Chiraquien, devenu proche de Nicolas Sarkozy et de Jean-Louis Borloo, Henri Proglio n’est décidément pas en odeur de sainteté au sein de la nouvelle majorité. Pourtant, ce n’est pas faute d’essayer, selon Le Canard enchaîné. «Il nous fait une cour effrénée», raconte un ministre. Il n’en reste pas mois sur un siège éjectable.

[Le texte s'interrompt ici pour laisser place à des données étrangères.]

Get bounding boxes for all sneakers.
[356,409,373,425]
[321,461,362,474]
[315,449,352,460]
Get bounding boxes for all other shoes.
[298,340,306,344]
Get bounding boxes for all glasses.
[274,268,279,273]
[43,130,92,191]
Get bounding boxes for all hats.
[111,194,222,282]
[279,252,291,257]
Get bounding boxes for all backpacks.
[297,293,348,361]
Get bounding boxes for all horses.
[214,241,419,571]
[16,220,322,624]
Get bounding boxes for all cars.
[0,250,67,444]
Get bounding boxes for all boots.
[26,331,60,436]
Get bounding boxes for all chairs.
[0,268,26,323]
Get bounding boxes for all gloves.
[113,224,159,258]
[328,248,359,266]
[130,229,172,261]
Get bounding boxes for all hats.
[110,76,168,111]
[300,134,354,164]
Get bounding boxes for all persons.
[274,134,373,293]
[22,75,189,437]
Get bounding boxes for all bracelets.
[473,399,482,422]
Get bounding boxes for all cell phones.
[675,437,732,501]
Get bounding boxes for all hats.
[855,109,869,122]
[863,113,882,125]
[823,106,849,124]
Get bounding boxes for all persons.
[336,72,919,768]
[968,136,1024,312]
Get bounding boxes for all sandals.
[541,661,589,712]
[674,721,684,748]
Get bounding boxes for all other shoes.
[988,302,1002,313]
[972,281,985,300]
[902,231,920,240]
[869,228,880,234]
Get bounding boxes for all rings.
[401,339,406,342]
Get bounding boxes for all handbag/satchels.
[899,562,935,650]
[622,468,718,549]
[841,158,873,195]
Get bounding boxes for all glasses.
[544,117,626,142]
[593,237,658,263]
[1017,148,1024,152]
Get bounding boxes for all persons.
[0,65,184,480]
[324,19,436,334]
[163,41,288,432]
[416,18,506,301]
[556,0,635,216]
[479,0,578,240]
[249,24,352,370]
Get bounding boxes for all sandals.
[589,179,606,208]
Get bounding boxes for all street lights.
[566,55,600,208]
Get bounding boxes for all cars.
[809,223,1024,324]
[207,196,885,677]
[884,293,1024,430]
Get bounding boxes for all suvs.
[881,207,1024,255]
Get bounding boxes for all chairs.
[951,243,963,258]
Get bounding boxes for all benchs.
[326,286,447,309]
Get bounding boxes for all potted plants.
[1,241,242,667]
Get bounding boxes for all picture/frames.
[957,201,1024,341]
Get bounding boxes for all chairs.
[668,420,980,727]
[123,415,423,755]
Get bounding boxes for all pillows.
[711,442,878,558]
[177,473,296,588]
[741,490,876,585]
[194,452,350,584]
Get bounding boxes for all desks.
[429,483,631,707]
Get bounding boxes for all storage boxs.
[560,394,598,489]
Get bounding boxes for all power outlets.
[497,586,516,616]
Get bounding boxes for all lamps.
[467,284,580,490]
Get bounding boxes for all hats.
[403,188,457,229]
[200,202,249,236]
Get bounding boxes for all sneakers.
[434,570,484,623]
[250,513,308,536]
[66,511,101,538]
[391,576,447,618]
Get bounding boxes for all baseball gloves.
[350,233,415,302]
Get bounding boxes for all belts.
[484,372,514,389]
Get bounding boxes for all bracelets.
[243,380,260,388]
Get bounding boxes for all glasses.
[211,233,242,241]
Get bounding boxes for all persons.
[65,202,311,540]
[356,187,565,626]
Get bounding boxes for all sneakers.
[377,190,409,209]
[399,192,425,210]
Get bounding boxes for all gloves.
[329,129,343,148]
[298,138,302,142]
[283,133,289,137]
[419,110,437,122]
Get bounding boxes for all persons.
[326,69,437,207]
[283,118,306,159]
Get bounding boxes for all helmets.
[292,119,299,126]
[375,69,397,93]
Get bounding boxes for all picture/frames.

Pourquoi une syndicaliste d’Areva a été agressée

Victime collatérale de ce duel au sommet? Maureen Kearney, syndicaliste d’Areva, a été retrouvée chez elle cagoulée, bâillonnée et ligotée à un fauteuil le 17 décembre dernier. Une enquête est menée par les gendarmes de la section de recherches de Versailles, dans les Yvelines, à la suite de cette agression, que Libération ce jeudi lie à l'accord de coopération tripartite signé en octobre 2012 entre EDF, Areva et CGNPC. La syndicaliste exigeait une copie de l'accord et s'inquiétait notamment des risques de transferts technologiques trop généreux envers le partenaire chinois, selon Libération.